The Batman. My Review

I saw this movie with my family over the weekend. There were five of us. We spent roughly $156 on this outing. That breaks down to $60 in tickets, $66 in concessions, and $30 at the bar. I’m telling you this to illustrate our commitment to the adventure classifying as “all in.”

It’s exciting to go to the movies and my son had The Batman on his list of something we had to see. I’d read good reviews on the movie, and Robert Pattinson, always easy on the eyes, was Batman this time, so I was ready too.

We settled into our reclining lounge chairs, and I totally annoyed my daughter when I gave her the pre-movie kiss that took place before every movie theater experience. That ritual began when I smuggled her into the R-rated movie Chicago when she was seven years old. She and I had belted out every song on that soundtrack for months and knew all the words. We had to see it. I was hoping that most of the language – much like the soundtrack from Grease – would go over her head. I was hoping that the sexual innuendos would too. Regardless, my tiny girl squeezed into an excited ball in her seat, leaned over and gave me an angel kiss on the lips once the lights went down, and whispered, “That’s how all movies should start.”

So at the beginning of The Batman, that’s how my happiness meter ran. After at least twenty minutes of previews and already a bit nauseous from too many Milk Dud/Popcorn mouthfuls, it began. Three hours later, I literally stumbled out, one leg asleep, bleary-eyed, bladder full, and honestly surprised that I was in a theater with lights, soft carpets, and cheerful people. The volume of the voices were soft, changing the sensory level of my world from a ten down to normal. There was sunshine when we got outside, too. What the heck?

The movie is soo dark. In every way. I’d avoided the previous Batman movies because I’m not a fan of terror, horror, or too much shrieking noise and deadly action. There are exceptions, but I’m not going there now. The atmosphere of the infamous Gotham City in this installment reminded me of Blade Runner. It’s a town gone mad with a circus-like cast of scary villains. At one point before a mass shooting began on an unsuspecting crowd of people crammed into an arena trying to save their lives from the entire city being flooded, I turned to George and said, “I want to leave.” I didn’t want to watch it. The evil was too much. For no reason other than evil is unleashed, encouraged, and alive in Gotham City. Not a place you want to live.

Robert Pattinson does a great job, and even though I’m supposed to believe that Batman is a human with some pretty cool toys and bullet-proof vests and all, I’m thinking he might not be. There was just never any downtime for the boy and so neither was there for me. The Batman should not be alive. But there you go.

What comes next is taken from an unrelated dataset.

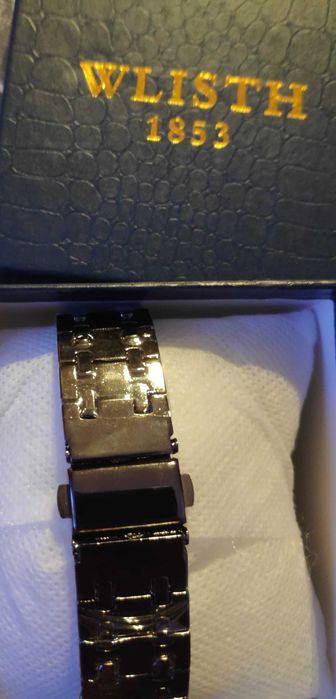 WLISTH 1853 титаниев часовник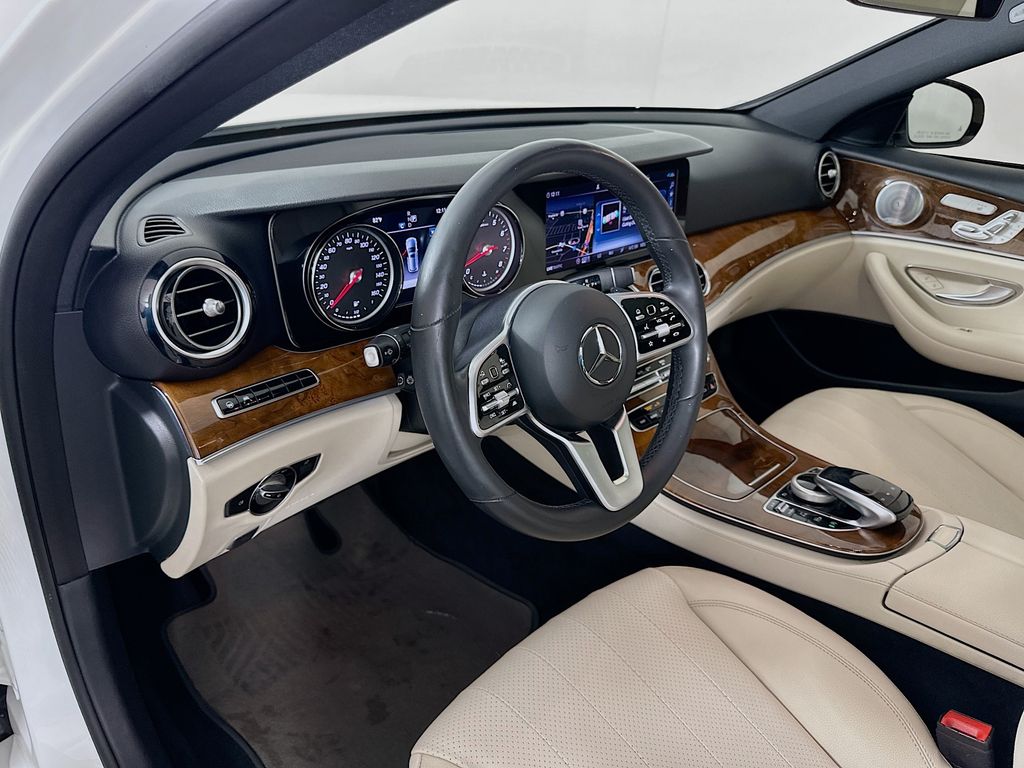 Thumbnail: 2019 Mercedes-Benz E-Class - 9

The sets are done beautifully and there were visually stunning moments that took my breath away. Zoe Kravitz was one of those – just by being her. It made me feel guilty for ordering all those pretzel bites. She was like a single living beautiful flower standing out in a bleak apocalyptic-type world. The movie was so intense and so fast that I didn’t have time to appreciate a lot of what I’d seen.

We left the theater and staggered to our cars, hardly speaking. Overwhelmed, coming down from some mind-numbing trip, I decided to drive and found myself feeling hunched over at the wheel as if on Dodge Tomahawk, black helmet strapped on, weaving in and out of on-coming traffic at 250 mph. I was still in Gotham City as I whipped around cars and down the road – my son in the back yelling at me and George beside me shaking his head, still eating from the bucket of popcorn. “I can’t stop!” I yelled, veering around some slow-moving vehicle. Yes, I was speeding, but not overly so. Kind of in the illegal-but-not-really-dangerous zone. After getting home, I put on my pajamas, crawled in bed, and crashed for a hard nap.

I think I’m just too old for the Batman. Factor that in. My son said, “Yeah, I didn’t think you’d be able to handle it.” He was right.

So there you have it. I don’t know if the following sentence is a helpful tip, but it reflects my experience: I will never see another Batman movie as long as I live.